Data extract Start Marker

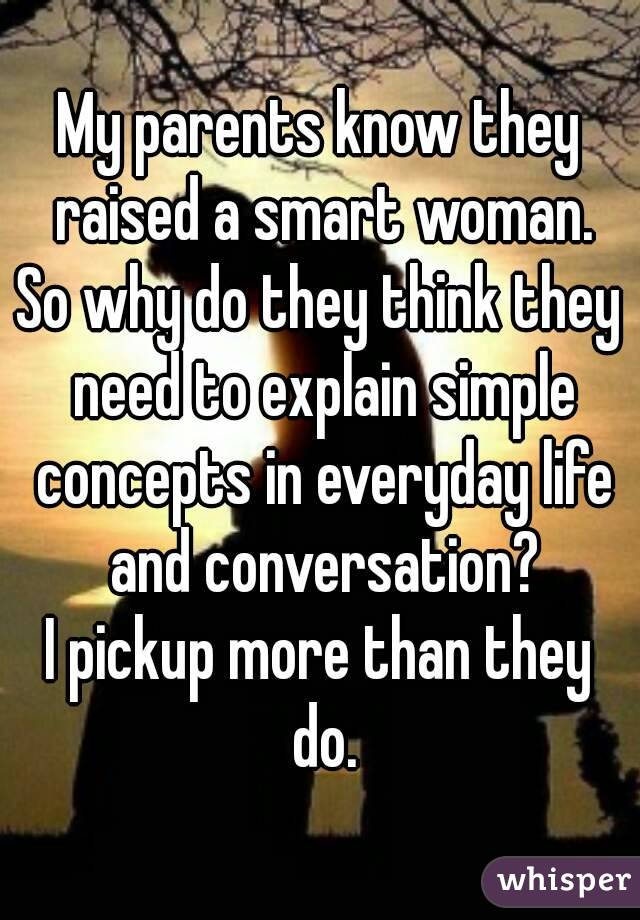 My parents know they raised a smart woman. So why do they think they need to explain simple concepts in everyday life and conversation? I pickup more than they do.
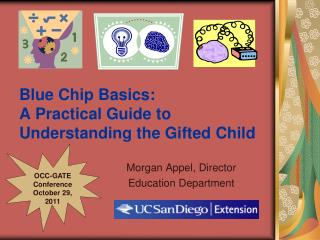 Blue Chip Basics:  A Practical Guide to Understanding the Gifted Child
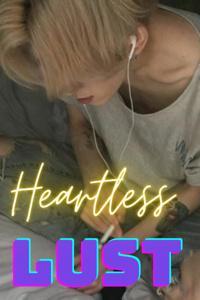 Heartless Lust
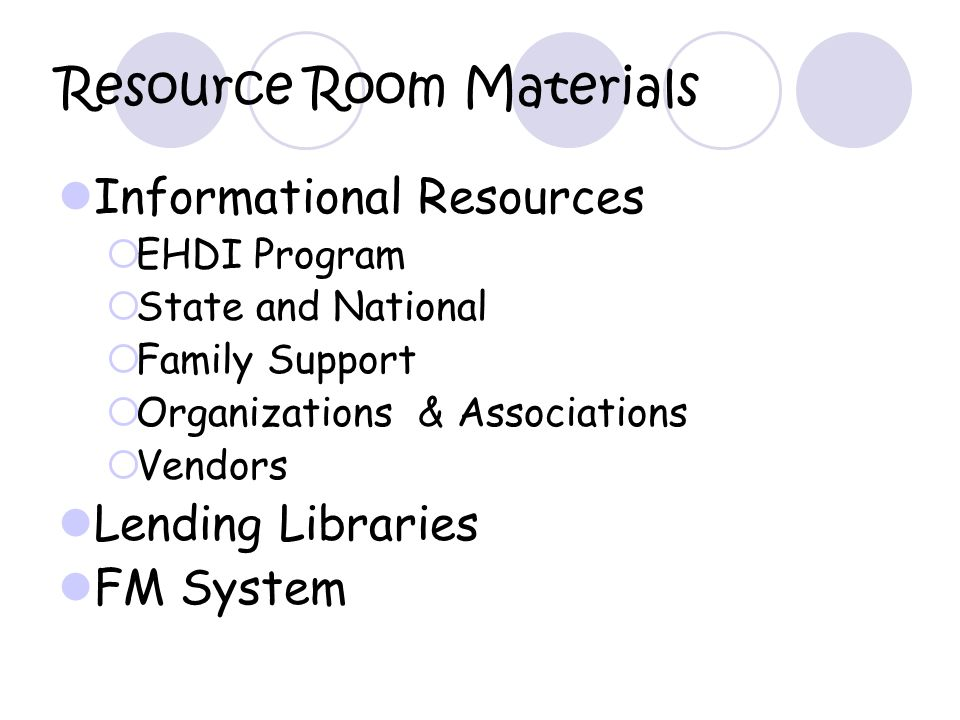 Resource Room Materials Informational Resources EHDI Program State and National Family Support Organizations & Associations Vendors Lending Libraries FM System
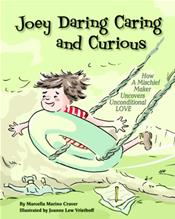 Joey Daring Caring and Curious: How a Mischief Maker Uncovers Unconditional Love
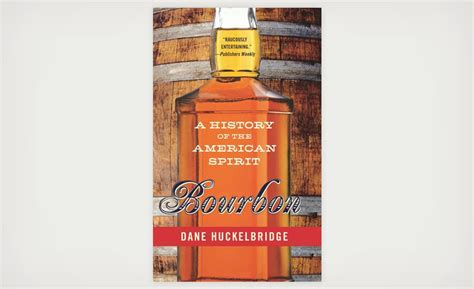 s cut a bourbon novel the bourbon books the history of bourbon in america by dane huckelbridge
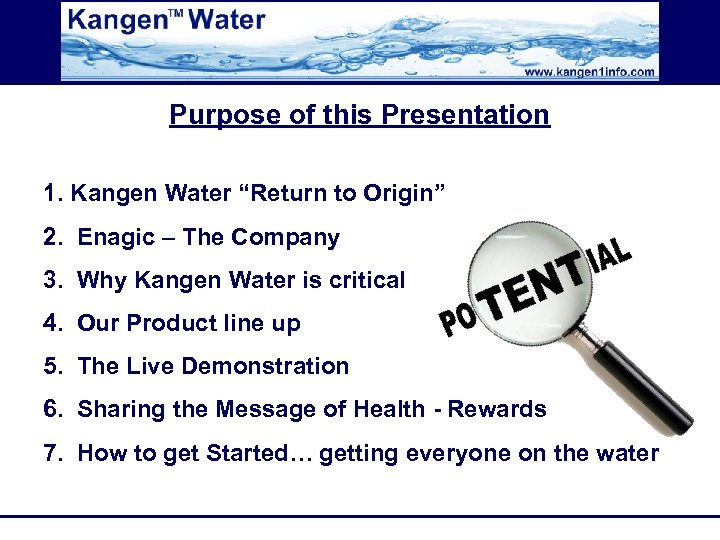 "Purpose of this Presentation 1. Kangen Water ""Return to Origin"" 2. Enagic – The"
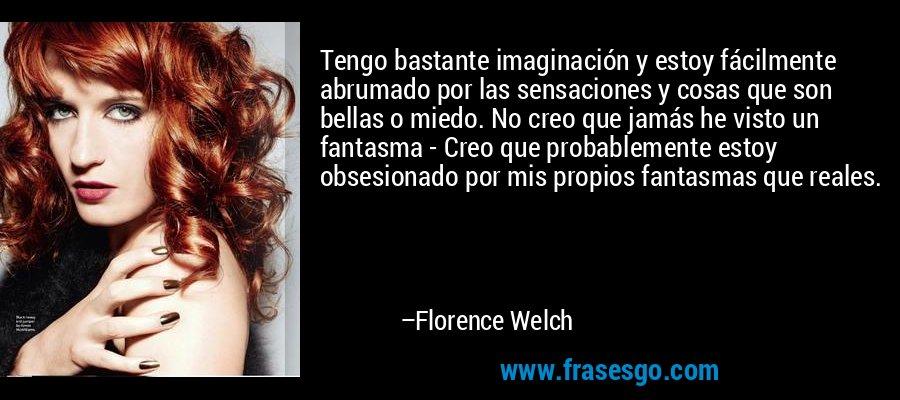 Tengo bastante imaginación y estoy fácilmente abrumado por las sensaciones y cosas que son bellas o miedo. No creo que jamás he visto un fantasma - Creo que probablemente estoy obsesionado por mis propios fantasmas que reales. – Florence Welch
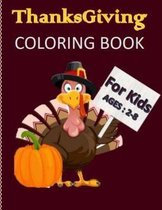 Thanksgiving Coloring Book for Kids Ages 2-8: Super Fun Thanksgiving Activities 43 Big & Fun Designs A Fun Kid Activity Book For Toddlers, Pre-Schoolers, and Kids 2-8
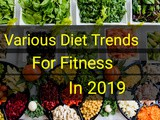Various Diet Trends for Fitness in 2019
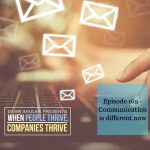 Episode 169 – Communication is different now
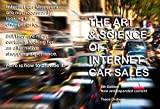 THE ART & SCIENCE OF INTERNET CAR SALES: Understanding How To Communicate And Sell New & Used Cars & Trucks In The New Electronic Marketplace.  6th EDITION - includes new and expanded content.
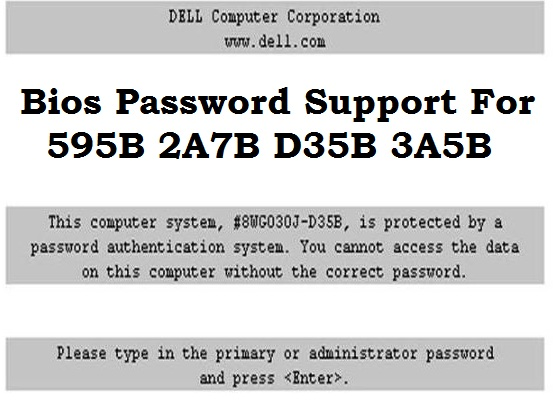 Dell BIOS Password | 595B / 2A7B/ D35B / 3A5B / A95B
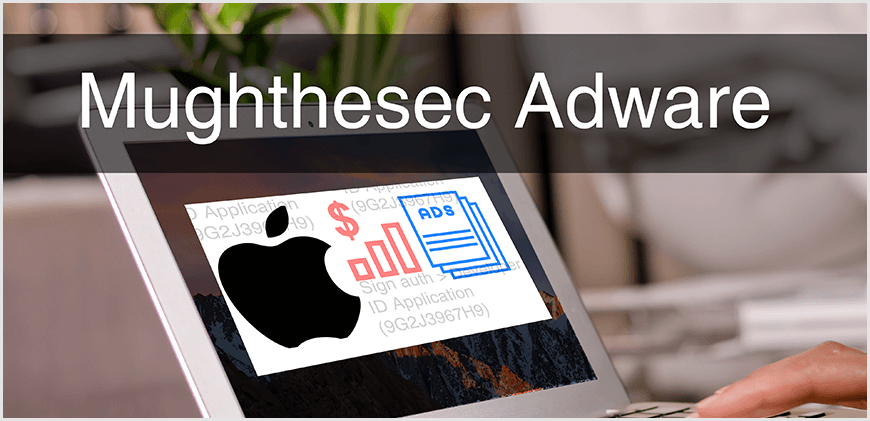 Mughthesec Adware For Mac Causing Serious Headache For Users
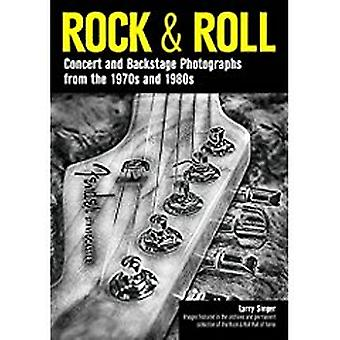 Rock & Roll - Concert and Backstage Photographs from the 1970s and 198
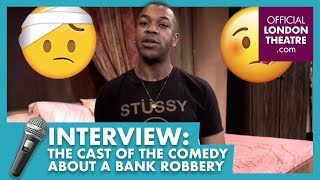 10 questions with the cast of The Comedy About A Bank Robbery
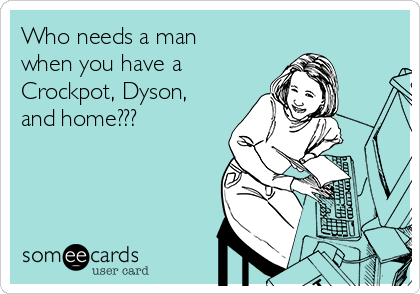 Who needs a man when you have a Crockpot, Dyson,  and home???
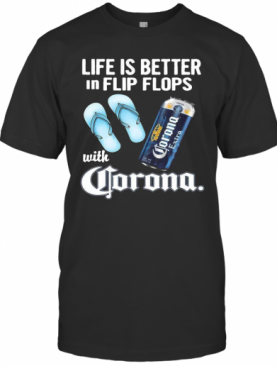 Life Is Better In Flip Flops With Crorono T-Shirt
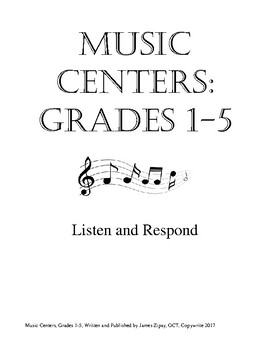 Music Centers Grade 1 to 5: Listen and Respond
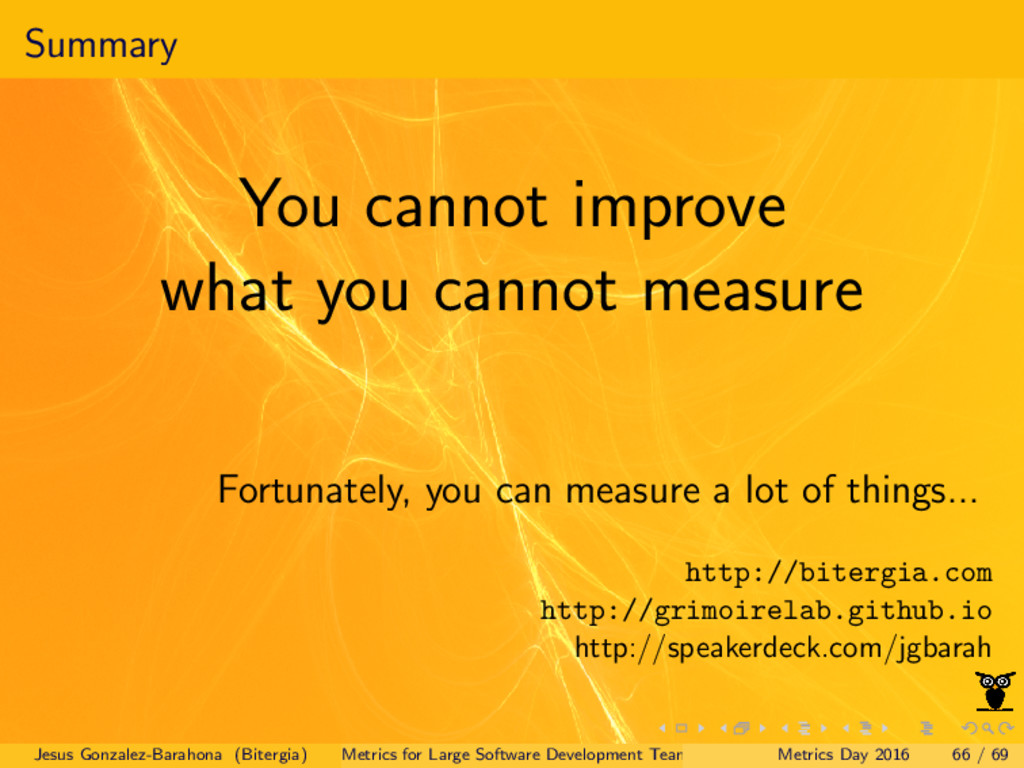 Summary You cannot improve what you cannot meas...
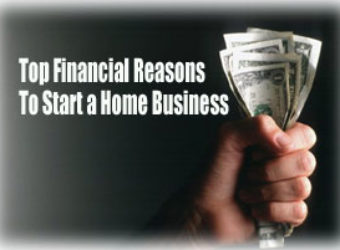 Top  Financial Reasons to Start a Home Business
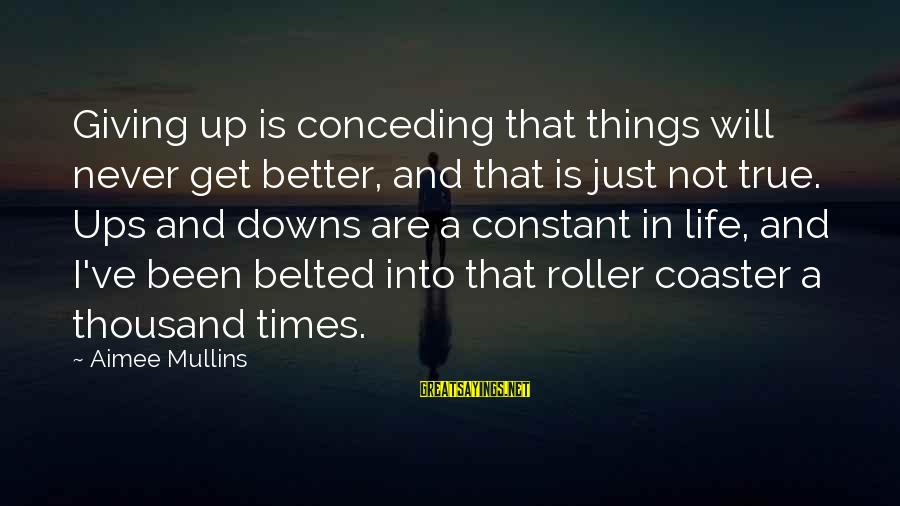 Not Giving Up In Life Sayings By Aimee Mullins: Giving up is conceding that things will never get better, and that is just not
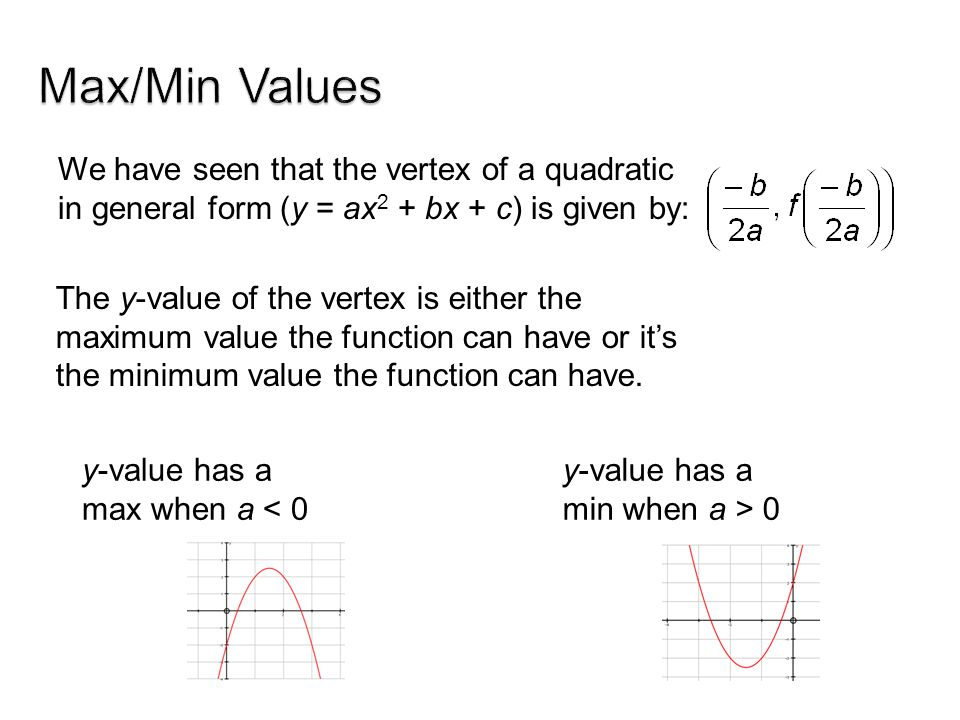 Max/Min Values We have seen that the vertex of a quadratic in general form (y = ax2 + bx + c) is given by:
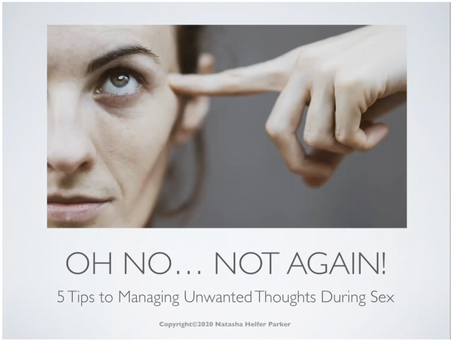 5 Tips to Managing Unwanted Thoughts During Sex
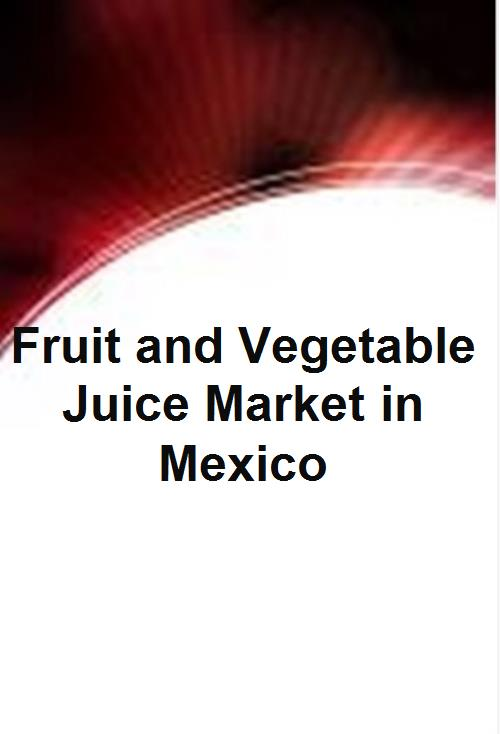 Fruit and Vegetable Juice Market in Mexico - Product Image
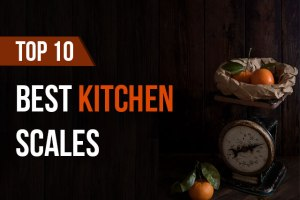 Best Food Scales of 2019 – Complete Buyer Guide 1
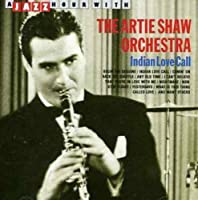 Indian Love Call by ARTIE ORCHESTRA SHAW (1995-09-18)
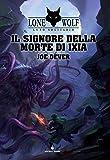 Il Signore della Morte di Ixia. Lupo solitario. Serie Grande Maestro Kai: 17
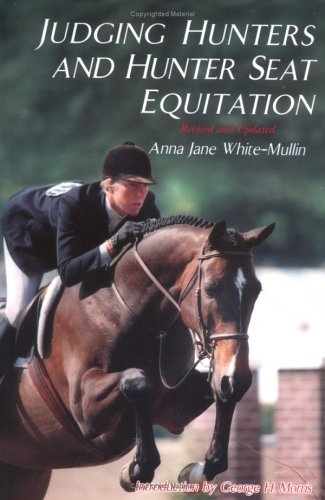 Judging Hunters and Hunter Seat Equitation: A Comprehensive Guide for Exhibitors and Judges (Revised and Updated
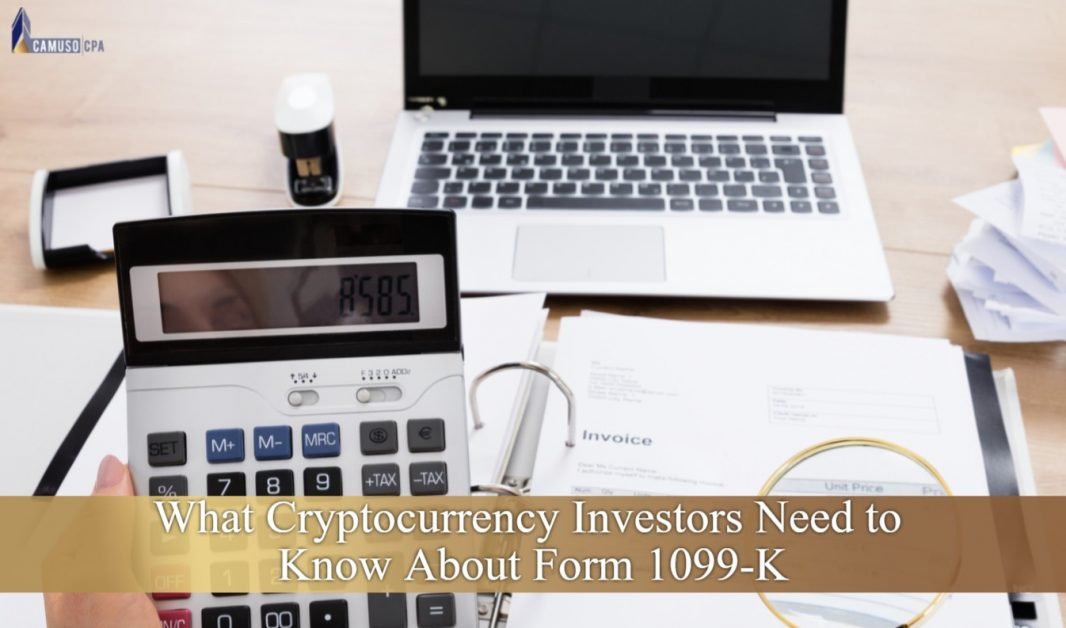 Form 1099-K: What Cryptocurrency Investors Need to Know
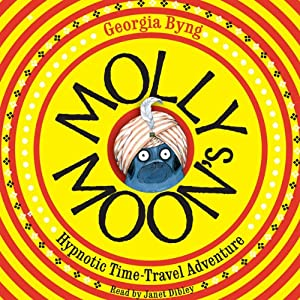 Molly Moon's Hypnotic Time-Travel Adventure Audiobook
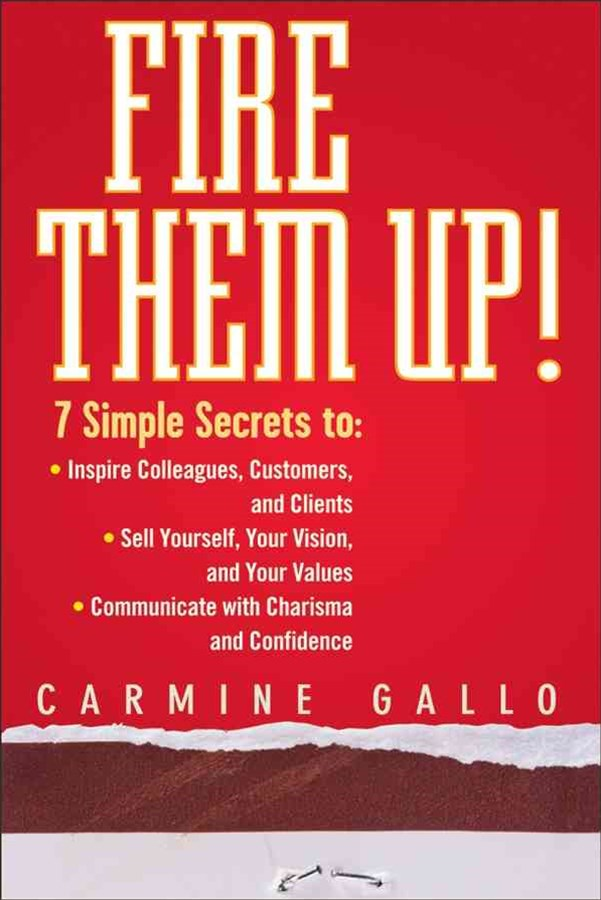 Fire Them Up! 7 Simple Secrets To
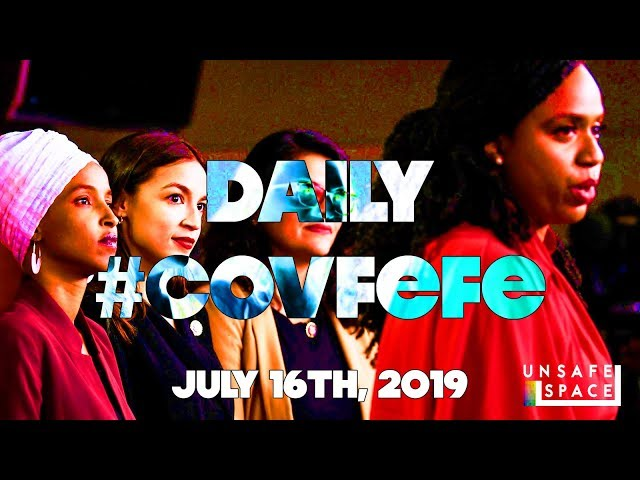 Daily #Covfefe: The Squad is the Future of the Democratic Party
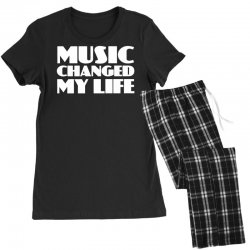 music changed my life Women's Pajamas Set | Artistshot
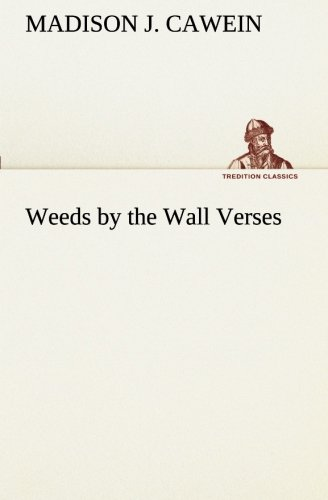 Weeds by the Wall Verses TREDITION CLASSICS: Madison J. Cawein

Data extract End Marker

* **Required work**:
Please repeat the lines above from the line containing "Not Giving Up" through the final line, both included, exactly as they stand and without pictures.

* **Answer to the exercise**:
 Not Giving Up In Life Sayings By Aimee Mullins: Giving up is conceding that things will never get better, and that is just not
 Max/Min Values We have seen that the vertex of a quadratic in general form (y = ax2 + bx + c) is given by:
 5 Tips to Managing Unwanted Thoughts During Sex
 Fruit and Vegetable Juice Market in Mexico - Product Image
 Best Food Scales of 2019 – Complete Buyer Guide 1
 Indian Love Call by ARTIE ORCHESTRA SHAW (1995-09-18)
 Il Signore della Morte di Ixia. Lupo solitario. Serie Grande Maestro Kai: 17
 Judging Hunters and Hunter Seat Equitation: A Comprehensive Guide for Exhibitors and Judges (Revised and Updated
 Form 1099-K: What Cryptocurrency Investors Need to Know
 Molly Moon's Hypnotic Time-Travel Adventure Audiobook
 Fire Them Up! 7 Simple Secrets To
 Daily #Covfefe: The Squad is the Future of the Democratic Party
 music changed my life Women's Pajamas Set | Artistshot
 Weeds by the Wall Verses TREDITION CLASSICS: Madison J. Cawein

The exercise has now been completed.